Where are those who protest the inequality of the 1% now that Aaron Rodgers landed this week?
Aaron Rodgers is the highest-paid player in the National Football League for a second time in his career, and if he plays at the same kind of level Tom Brady is pioneering at 41 years old, it won’t be the last time he gets a big payday.
Rodgers and the Packers agreed to a four-year, $134-million contract extension that can be worth up to $180 million if he hits all his incentives, per ESPN. Rodgers gets $67 million in guaranteed money by the end of this calendar year, and he’ll eventually make $80 million total by the start of the new league year on March 17, 2019.
That would seem to put him securely in the 1%. That should mean that a lot of Americans should be very resentful of Mr. Rodgers. (I am but on the grounds of rooting for the Eagles.)
When some Christians write about wealth and poverty, they think taxes and usury, not professional football:
When it comes to the details of how magistrates should succor the poor, of course, Calvin gives few details (he did not preach political sermons per say), but the details he does give are significant. He indicates at one point that magistrates should provide for the poor by building poor-houses, hospitals, and even schools (Comm. Is 49:23). He is harshly critical of forms of usury in which the poor are taken advantage of, and yet he insists that the alternative to usury is not refusing to lend to the poor, but ensuring that the needs of the poor are met (Serm. Deut 23:18-20). In his sermon on Deuteronomy 15:11-15 he defended a prohibition of begging for the sake of “common order and honesty” and on the basis of “nature”, but then insisted that such a prohibition is only just if the government ensures that the poor do not need to beg. Part of “keep[ing] order and policy,” he suggests, is establishing “hospitals … for such needs.”
But why no commentary on the way Americans spend on all the goods and services that pay for the broadcasts, advertising, and salaries of the people who wind up on television? Wealth of the kind that professional athletes have is akin to global warming. If I recycle will that possibly stop rising temperatures? If I don’t watch football on Sunday, will it possibly make a dent in Rodgers’ salary?
And why pick on the bankers if you object to wealth? (Why not protest President Obama also?) I am no fan of the financial sector in part because I lost a job in 2008 and mainly because I believe the story told in The Big Short. At the same time, as an athlete growing up and a big sports fan, I am loathe to criticize sports and the industries that get rich around it. Plus, if media companies are going to make lots of money from sports, so should the folks who perform on the field.
But still, the inequalities inherent in professional sports are staggering. The kids who play JuCo football for Jason Brown go to college mainly to play for the NFL and not to learn something that might help them with the life they are going to have because they won’t make a squad. Professional football is almost a winner-take-all (especailly for quarterbacks) where the folks who get in make huge sums and the folks who don’t and spent almost as much time trying to qualify, receive nothing.
It’s unequal.
And some folks object to “Jacob I loved, Esau I hated.”

(Dataset entries)
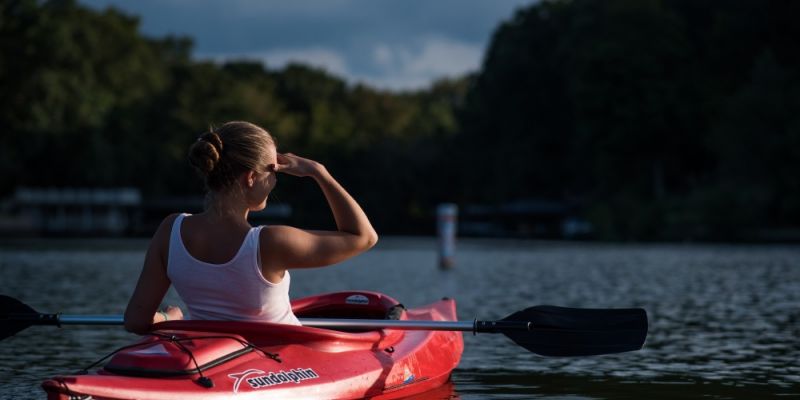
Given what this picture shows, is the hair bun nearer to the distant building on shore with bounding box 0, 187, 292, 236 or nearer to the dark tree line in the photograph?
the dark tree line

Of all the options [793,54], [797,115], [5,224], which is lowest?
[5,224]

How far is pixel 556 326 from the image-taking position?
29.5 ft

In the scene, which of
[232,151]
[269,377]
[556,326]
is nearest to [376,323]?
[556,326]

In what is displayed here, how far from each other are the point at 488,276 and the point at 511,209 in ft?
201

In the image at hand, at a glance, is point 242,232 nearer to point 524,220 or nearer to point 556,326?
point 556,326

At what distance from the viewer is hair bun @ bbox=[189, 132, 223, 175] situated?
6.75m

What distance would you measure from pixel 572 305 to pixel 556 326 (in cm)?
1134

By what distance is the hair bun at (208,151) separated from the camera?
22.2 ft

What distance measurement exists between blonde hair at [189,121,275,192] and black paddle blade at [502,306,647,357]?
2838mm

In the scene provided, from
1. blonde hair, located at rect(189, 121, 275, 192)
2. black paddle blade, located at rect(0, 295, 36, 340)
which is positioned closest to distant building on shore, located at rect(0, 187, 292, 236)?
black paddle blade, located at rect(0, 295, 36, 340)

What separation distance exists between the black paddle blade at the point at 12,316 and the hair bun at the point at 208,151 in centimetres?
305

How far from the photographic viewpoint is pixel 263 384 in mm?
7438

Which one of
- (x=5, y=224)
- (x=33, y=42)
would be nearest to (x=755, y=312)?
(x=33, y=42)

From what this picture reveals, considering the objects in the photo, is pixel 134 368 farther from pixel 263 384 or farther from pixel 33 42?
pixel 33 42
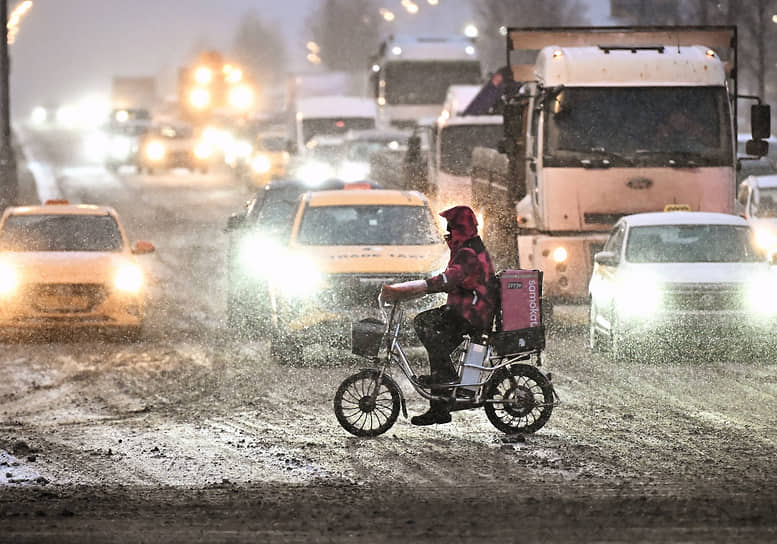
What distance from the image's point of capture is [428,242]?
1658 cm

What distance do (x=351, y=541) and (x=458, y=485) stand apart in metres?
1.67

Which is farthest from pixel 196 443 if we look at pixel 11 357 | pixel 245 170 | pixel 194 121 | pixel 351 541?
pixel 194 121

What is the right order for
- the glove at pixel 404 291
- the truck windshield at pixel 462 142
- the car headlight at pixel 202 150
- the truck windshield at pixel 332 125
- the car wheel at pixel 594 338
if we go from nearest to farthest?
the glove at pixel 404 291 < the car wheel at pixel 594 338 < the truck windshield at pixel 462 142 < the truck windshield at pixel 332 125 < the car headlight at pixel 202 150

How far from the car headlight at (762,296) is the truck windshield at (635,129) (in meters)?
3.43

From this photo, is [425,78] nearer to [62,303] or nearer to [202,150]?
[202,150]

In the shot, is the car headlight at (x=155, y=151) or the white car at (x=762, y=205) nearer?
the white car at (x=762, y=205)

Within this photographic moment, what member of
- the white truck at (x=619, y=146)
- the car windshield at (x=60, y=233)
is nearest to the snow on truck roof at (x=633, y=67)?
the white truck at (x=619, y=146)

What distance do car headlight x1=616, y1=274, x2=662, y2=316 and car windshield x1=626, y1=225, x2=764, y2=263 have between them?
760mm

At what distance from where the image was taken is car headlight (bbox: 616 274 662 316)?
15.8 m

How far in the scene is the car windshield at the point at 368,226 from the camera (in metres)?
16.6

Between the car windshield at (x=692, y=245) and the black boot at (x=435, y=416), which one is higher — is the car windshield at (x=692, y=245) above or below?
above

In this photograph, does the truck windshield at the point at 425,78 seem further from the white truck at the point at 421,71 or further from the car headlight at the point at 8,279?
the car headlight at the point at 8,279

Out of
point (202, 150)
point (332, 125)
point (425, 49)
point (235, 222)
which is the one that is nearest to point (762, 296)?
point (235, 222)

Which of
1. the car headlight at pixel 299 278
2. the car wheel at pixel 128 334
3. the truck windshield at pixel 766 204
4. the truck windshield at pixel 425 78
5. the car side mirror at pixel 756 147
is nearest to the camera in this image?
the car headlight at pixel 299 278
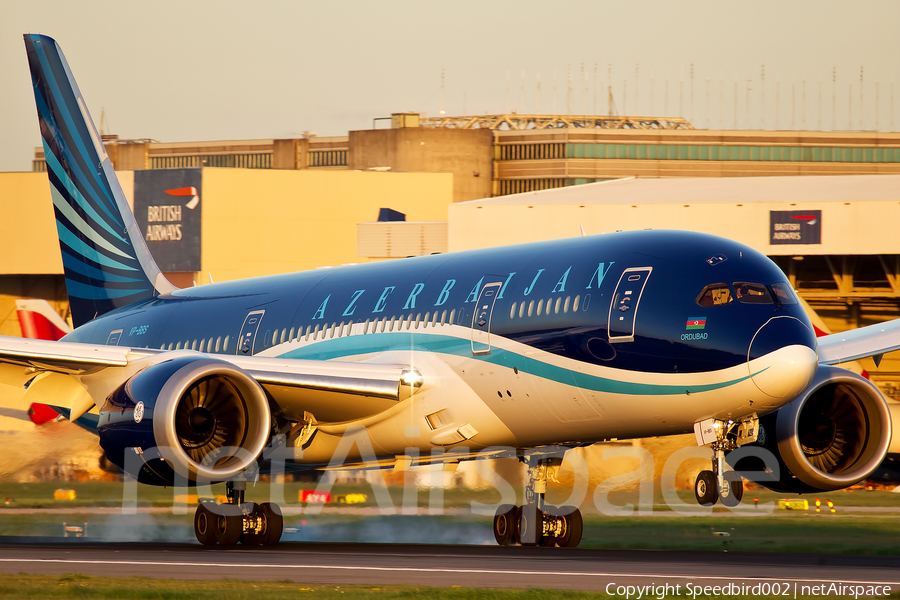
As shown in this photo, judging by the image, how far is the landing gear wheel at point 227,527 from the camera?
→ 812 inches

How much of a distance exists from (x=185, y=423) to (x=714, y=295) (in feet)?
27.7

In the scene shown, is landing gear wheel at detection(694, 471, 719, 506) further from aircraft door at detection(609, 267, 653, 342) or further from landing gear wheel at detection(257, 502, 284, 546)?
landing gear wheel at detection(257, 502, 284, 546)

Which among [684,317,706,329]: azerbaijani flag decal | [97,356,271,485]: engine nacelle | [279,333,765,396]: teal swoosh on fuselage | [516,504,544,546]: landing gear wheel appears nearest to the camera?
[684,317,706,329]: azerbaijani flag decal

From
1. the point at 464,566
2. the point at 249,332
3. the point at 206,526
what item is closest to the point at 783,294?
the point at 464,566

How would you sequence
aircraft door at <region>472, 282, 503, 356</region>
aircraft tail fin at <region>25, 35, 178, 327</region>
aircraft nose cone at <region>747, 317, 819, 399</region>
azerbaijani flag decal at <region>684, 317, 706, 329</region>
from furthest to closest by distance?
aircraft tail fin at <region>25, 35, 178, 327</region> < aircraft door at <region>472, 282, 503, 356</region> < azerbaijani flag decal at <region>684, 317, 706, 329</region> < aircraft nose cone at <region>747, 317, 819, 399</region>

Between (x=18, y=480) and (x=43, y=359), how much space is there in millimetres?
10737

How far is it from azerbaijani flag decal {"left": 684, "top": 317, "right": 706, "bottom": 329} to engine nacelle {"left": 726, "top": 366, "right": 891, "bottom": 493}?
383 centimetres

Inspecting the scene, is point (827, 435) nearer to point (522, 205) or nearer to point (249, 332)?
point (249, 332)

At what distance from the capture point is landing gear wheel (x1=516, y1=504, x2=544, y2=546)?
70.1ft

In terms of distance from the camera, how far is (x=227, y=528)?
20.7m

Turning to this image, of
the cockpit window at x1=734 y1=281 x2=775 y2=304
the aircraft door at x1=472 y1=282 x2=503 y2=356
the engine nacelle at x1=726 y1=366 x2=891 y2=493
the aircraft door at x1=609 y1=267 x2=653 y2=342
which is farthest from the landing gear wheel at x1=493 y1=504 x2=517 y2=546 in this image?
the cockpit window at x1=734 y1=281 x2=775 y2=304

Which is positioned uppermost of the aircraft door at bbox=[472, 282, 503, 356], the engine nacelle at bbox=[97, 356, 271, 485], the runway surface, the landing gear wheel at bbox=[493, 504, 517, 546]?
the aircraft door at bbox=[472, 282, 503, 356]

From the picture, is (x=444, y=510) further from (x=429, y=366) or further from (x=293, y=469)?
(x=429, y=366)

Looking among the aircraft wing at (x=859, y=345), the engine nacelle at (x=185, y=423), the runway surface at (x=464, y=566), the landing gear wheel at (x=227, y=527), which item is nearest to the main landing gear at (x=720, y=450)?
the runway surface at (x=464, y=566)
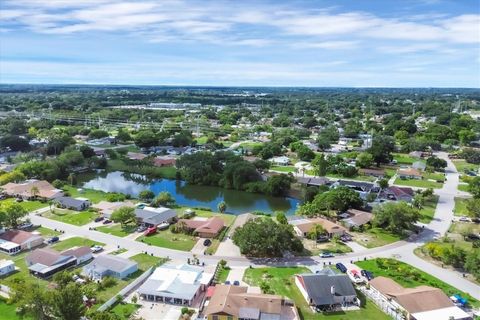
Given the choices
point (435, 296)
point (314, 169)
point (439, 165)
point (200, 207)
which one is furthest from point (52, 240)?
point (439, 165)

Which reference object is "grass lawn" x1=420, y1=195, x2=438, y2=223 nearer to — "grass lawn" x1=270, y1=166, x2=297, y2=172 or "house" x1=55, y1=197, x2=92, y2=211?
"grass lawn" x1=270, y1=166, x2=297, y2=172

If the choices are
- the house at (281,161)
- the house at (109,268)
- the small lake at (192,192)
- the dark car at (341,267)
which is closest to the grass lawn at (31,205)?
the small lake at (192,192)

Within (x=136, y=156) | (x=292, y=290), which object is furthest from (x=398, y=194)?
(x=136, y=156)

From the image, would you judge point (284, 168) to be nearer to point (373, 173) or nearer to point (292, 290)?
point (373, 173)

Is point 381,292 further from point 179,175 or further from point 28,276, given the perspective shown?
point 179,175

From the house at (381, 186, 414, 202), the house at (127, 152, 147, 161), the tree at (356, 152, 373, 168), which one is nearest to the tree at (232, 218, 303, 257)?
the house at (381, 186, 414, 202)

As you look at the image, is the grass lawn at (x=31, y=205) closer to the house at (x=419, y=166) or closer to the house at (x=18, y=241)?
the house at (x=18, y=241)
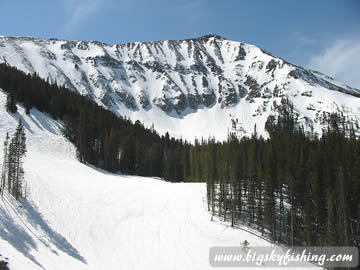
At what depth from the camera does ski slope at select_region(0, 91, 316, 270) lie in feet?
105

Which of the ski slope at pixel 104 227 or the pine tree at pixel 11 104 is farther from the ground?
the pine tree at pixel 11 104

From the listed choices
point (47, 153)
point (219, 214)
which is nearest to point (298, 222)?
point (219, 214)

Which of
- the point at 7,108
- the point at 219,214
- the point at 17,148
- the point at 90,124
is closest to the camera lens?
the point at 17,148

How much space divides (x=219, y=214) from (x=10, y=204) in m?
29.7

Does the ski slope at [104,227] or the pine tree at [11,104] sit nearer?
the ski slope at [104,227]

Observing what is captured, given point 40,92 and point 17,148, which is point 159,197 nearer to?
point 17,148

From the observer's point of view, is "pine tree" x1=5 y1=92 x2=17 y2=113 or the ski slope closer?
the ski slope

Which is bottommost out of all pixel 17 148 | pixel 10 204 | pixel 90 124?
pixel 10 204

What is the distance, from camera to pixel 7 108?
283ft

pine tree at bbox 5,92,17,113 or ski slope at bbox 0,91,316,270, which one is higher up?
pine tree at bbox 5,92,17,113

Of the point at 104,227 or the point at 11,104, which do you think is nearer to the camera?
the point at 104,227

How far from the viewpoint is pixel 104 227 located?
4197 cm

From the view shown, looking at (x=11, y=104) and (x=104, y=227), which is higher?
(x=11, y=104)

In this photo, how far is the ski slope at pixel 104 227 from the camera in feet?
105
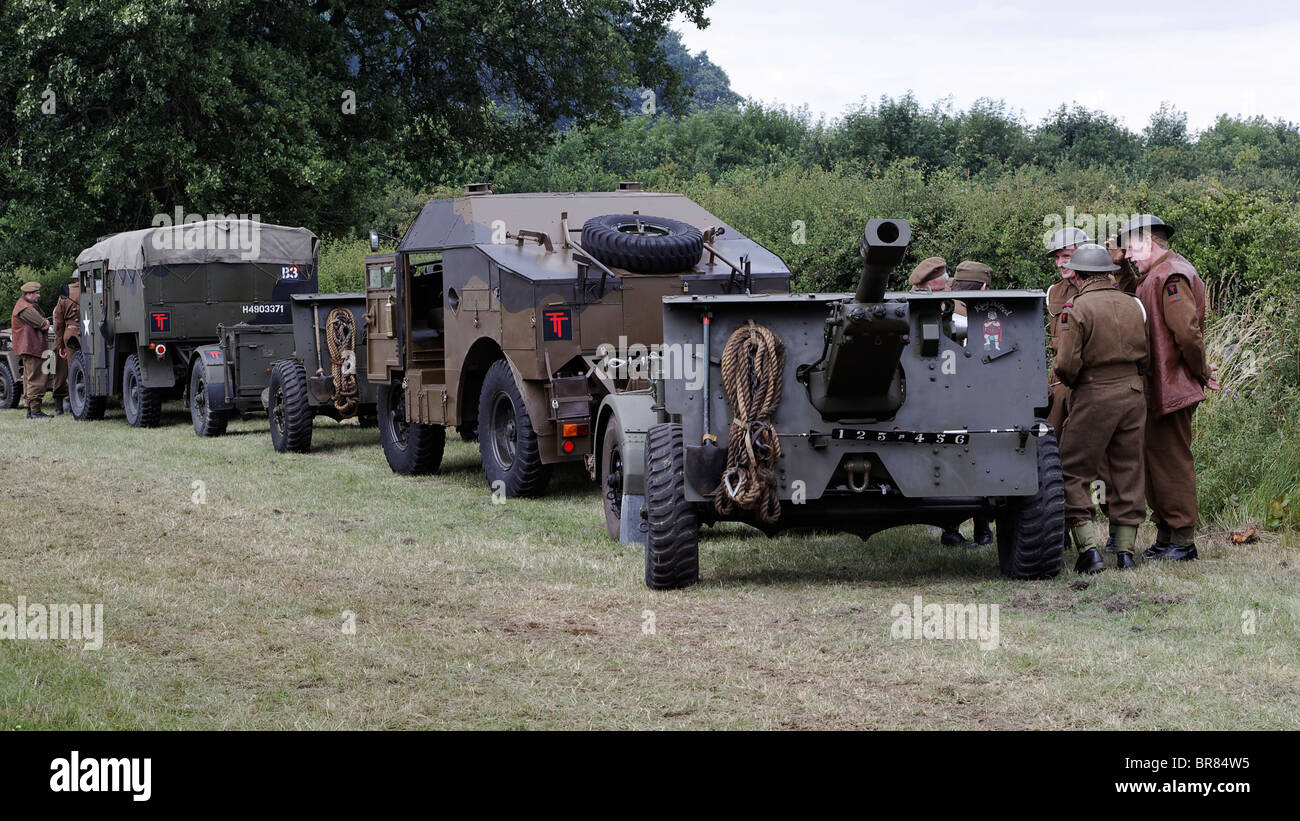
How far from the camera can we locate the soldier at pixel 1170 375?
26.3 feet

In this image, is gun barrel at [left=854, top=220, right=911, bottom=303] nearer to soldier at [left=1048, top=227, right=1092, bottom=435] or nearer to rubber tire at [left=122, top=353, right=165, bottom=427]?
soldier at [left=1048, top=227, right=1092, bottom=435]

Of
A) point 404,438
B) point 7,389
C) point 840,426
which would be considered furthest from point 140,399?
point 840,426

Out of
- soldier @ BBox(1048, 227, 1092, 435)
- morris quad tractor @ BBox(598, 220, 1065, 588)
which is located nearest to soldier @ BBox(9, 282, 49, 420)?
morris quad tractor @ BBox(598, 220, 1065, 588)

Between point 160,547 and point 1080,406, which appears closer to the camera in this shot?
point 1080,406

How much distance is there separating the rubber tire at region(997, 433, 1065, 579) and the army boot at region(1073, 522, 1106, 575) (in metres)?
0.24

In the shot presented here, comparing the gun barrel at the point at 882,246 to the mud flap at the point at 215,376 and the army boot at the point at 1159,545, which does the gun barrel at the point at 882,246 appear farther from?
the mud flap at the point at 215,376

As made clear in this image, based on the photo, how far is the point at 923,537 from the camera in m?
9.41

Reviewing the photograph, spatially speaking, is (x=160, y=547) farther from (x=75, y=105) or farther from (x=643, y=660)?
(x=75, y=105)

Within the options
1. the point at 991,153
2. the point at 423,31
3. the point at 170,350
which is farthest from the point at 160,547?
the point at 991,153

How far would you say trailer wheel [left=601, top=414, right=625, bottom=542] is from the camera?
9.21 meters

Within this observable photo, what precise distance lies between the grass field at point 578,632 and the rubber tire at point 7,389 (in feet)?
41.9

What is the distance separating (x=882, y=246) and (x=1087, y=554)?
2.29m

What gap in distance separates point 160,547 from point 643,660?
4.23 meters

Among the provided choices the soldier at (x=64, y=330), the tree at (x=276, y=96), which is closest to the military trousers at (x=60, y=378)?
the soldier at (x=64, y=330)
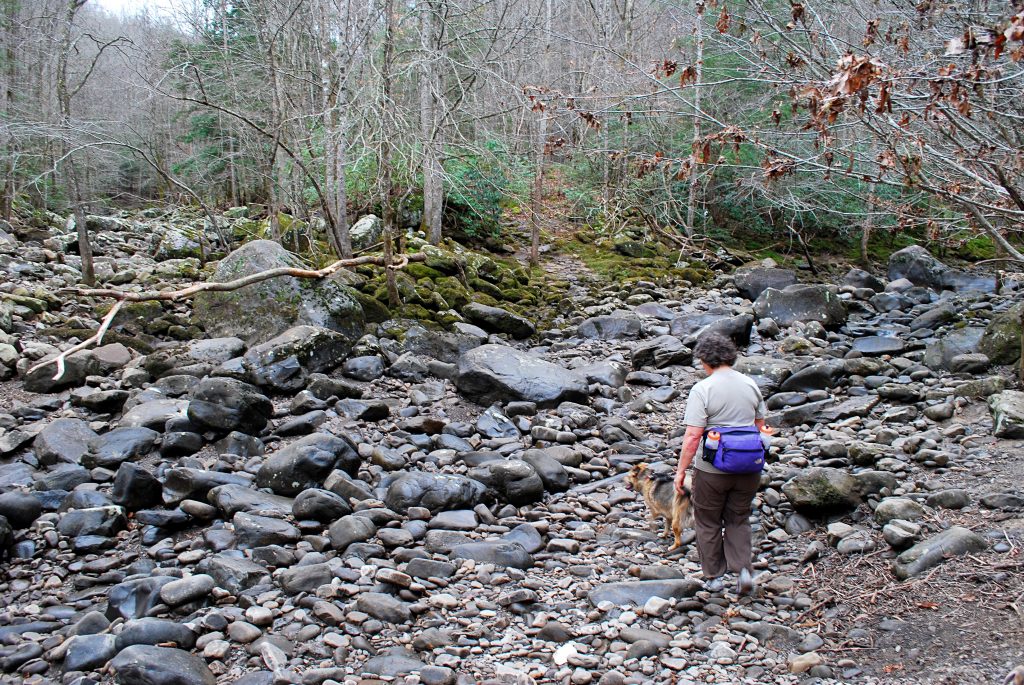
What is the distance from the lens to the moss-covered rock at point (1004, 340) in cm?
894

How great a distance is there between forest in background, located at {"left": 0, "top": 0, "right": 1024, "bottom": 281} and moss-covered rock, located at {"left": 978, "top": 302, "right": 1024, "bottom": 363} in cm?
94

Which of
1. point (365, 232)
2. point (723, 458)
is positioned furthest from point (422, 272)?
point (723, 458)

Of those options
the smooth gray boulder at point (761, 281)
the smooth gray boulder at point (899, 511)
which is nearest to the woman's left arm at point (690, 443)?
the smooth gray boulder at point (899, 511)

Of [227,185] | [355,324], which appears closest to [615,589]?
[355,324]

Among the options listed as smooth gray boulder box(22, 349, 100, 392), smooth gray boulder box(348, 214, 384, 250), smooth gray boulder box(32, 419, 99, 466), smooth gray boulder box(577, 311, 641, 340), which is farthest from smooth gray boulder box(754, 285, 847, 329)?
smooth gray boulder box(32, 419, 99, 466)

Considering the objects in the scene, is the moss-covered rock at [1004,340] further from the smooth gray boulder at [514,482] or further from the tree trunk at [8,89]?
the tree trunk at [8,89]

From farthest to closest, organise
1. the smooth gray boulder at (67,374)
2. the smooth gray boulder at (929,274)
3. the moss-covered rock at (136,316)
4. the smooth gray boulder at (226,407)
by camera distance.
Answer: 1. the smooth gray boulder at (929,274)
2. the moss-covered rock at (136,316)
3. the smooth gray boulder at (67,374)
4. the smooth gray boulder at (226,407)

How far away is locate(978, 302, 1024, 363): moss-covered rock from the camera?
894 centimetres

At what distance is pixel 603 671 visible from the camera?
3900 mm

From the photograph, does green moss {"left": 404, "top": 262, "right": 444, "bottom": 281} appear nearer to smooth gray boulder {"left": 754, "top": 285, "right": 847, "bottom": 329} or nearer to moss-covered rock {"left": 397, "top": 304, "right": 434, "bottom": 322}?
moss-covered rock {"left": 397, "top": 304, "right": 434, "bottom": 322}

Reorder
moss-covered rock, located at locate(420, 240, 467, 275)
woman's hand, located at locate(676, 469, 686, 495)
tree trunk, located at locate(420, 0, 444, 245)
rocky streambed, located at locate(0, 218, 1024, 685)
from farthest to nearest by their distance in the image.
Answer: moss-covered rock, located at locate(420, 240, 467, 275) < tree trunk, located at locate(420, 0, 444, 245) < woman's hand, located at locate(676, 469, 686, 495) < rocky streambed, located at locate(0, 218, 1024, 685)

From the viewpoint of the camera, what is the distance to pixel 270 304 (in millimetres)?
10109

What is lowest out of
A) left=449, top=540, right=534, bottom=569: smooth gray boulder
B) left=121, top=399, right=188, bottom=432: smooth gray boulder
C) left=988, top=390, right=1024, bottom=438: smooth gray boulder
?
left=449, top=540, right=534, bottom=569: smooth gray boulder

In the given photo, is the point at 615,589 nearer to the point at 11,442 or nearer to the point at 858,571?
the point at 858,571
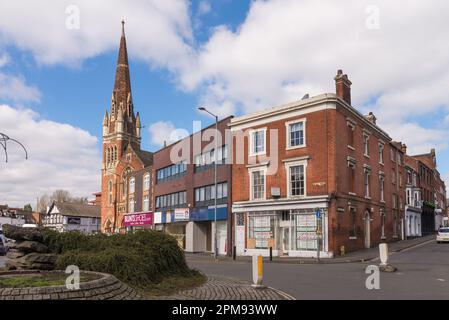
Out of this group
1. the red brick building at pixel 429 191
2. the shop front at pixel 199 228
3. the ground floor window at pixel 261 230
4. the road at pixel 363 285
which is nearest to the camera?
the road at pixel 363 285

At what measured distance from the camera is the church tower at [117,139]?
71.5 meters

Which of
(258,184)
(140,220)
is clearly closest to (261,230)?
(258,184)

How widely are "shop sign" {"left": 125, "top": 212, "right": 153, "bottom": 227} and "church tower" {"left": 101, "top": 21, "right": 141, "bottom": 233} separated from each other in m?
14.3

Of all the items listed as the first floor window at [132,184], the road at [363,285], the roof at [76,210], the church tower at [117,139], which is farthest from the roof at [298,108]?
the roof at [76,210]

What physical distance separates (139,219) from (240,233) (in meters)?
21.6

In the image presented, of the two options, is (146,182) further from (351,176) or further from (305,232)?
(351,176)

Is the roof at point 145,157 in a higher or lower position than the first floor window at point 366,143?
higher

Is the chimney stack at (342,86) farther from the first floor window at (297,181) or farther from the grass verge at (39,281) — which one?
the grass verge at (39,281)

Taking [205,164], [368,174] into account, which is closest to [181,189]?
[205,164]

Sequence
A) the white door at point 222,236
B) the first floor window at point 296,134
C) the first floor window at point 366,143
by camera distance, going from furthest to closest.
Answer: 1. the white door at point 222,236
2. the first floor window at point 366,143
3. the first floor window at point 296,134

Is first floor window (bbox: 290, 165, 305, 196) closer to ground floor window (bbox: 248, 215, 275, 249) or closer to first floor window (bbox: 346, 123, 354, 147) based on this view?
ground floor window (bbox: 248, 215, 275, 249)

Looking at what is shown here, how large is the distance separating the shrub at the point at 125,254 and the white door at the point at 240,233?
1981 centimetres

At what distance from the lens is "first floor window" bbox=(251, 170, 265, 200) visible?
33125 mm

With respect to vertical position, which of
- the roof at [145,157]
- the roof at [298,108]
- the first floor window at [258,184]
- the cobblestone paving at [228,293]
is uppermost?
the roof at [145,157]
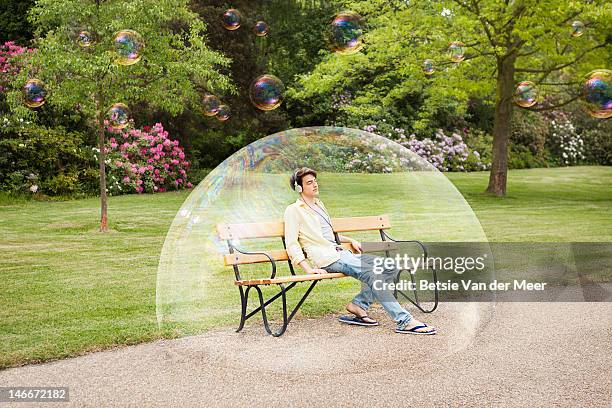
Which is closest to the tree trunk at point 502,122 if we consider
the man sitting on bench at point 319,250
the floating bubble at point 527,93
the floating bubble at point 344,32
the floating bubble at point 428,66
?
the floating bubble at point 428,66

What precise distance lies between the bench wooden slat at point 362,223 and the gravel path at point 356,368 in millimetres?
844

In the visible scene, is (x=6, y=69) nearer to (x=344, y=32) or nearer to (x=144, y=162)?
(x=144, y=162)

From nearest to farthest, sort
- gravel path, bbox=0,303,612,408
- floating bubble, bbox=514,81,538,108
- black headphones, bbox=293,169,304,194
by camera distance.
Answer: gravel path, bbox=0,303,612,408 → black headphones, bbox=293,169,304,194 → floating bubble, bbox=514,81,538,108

DIRECTIONS:
Decide whether each statement agrees with the post about Aaron Rodgers's contract above, answering yes or no and quoting the words that settle it. (a) Rodgers's extension runs four years at $134 million. (b) Rodgers receives $80 million in guaranteed money by the end of this calendar year. (c) The writer roots for the Packers.

REPLY TO THE TASK:
(a) Yes: "Rodgers and the Packers agreed to a four-year, $134-million contract extension"
(b) No: "Rodgers gets $67 million in guaranteed money by the end of this calendar year"
(c) No: "I am but on the grounds of rooting for the Eagles."